**Prompt 1**
Copy the entries exactly, starting with the line that contains "As seen from" and going through the last line of the entries, both ends included, and omit the pictures.

**Source excerpt**
Still, the most intimate act of disposal is conducted by Soon Hee herself, as her own daughter’s soul becomes collateral damage in enacting her revenge, allowing the kumiho to wear Ji-Ah’s skin as her umma plies her with rich foods and misplaced affection out of the guilt associated with her daughter’s sacrifice.
And it is here that we see how deeply Ji-Ah’s relationship with Soon Hee mirrors that of Tic’s relationship with Montrose. Both relationships center on a misplaced impetus for parental protection. So far, each of Montrose’s protective actions towards Tic has ended in blood. We have already discussed Yahima’s fate at his hands, but even his thwarted yet catalytic attempt to send a letter to Tic as a warning to stay away endangers his son and results in his brother dying in his arms from a gunshot wound.

**Prompt 2**
Pick up the passage on Soon Hee, Ji-Ah, Tic and Montrose after its final sentence and carry it forward.

**Provided data**
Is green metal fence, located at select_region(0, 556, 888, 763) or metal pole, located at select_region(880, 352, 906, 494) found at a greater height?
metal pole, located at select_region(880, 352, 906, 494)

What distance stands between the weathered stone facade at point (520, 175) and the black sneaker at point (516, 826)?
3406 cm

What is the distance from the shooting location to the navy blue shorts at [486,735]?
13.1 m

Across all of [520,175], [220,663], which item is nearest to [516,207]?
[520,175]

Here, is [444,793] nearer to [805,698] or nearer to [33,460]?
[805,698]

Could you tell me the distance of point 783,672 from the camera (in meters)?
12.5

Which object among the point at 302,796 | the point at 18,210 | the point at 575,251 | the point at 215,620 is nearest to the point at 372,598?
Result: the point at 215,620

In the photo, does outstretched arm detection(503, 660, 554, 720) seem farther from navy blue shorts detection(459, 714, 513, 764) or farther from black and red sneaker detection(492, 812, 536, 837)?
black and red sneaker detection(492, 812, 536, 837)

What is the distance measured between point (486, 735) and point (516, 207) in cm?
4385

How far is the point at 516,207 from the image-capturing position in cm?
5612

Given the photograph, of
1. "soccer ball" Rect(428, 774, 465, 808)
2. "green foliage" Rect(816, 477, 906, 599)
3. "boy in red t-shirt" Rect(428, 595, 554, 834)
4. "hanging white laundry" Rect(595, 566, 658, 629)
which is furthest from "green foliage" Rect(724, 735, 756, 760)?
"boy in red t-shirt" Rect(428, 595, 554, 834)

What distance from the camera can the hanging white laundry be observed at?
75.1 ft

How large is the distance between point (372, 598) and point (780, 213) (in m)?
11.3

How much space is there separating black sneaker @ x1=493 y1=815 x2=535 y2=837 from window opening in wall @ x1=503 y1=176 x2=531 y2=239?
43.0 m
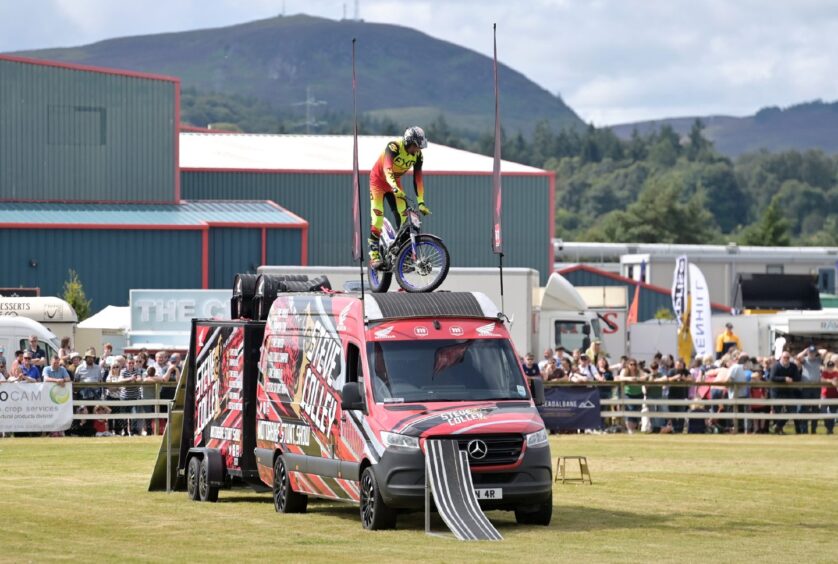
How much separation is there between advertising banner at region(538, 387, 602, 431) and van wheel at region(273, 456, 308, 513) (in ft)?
53.0

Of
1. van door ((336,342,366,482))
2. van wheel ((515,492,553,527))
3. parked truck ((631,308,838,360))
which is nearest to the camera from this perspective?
van door ((336,342,366,482))

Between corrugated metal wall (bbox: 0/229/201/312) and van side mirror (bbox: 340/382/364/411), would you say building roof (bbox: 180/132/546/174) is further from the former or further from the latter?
van side mirror (bbox: 340/382/364/411)

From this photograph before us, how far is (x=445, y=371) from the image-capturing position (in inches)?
710

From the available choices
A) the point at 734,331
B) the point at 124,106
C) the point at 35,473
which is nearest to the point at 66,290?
the point at 124,106

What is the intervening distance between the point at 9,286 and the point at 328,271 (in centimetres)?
1569

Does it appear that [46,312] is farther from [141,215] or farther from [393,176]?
[393,176]

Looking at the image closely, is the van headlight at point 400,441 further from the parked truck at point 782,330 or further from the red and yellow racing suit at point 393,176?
the parked truck at point 782,330

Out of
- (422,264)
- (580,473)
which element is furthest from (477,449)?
(580,473)

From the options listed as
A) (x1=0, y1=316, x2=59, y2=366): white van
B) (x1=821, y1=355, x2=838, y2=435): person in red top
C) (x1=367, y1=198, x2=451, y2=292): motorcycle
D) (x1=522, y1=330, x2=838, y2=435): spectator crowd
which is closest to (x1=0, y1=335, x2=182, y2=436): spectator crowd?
(x1=0, y1=316, x2=59, y2=366): white van

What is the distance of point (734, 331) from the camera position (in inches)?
1818

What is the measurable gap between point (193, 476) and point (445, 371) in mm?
5336

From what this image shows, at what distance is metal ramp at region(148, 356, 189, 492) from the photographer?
2280 cm

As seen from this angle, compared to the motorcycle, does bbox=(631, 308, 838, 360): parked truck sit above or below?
below

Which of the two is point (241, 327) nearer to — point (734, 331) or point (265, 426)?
point (265, 426)
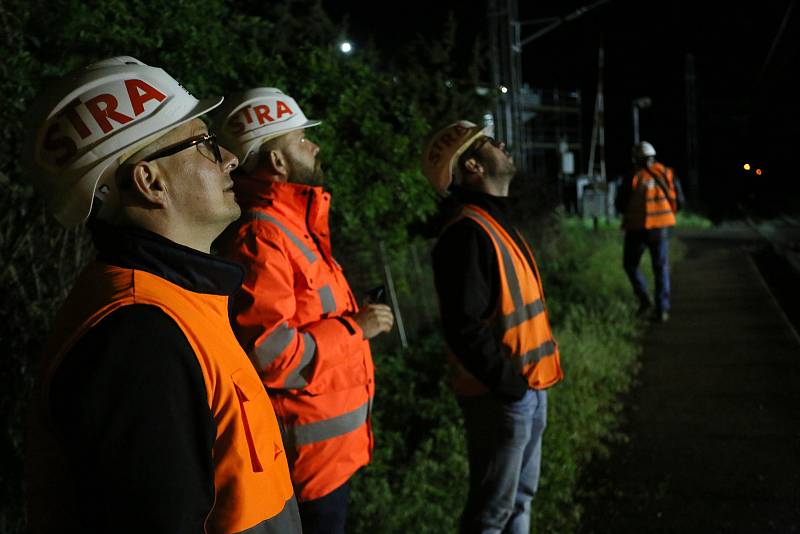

**Exercise output 1**
As seen from this angle, compared to the motorcycle, does bbox=(631, 308, 838, 360): parked truck sit above or below?
below

Which of the two is point (241, 327) nearer to — point (734, 331) or point (265, 426)?
point (265, 426)

**Exercise output 2**
In both Soon Hee and Montrose, we see the frustration of a parent wanting to protect their child but unable to do so within the structural hierarchies of the dominant culture. They are unable to protect their respective children because they are crippled by their own traumas; unable to remove the plank in their eye that so deeply skews their vision of what is just. Ji-Ah’s umma cannot separate the guilt she feels in twice sacrificing her daughter: not simply to the kumiho, but first to the husband who would rescue her from the shame of single motherhood. But I would also like to push this further, as we must hold Soon Hee’s desperate choice to marry an unknown man in order to bring legitimacy to her household in balance with the reality that men provide economic security—a reality reflected in the food insecurity that defines almost every interaction between the now-widowed Soon Hee and Ji-Ah.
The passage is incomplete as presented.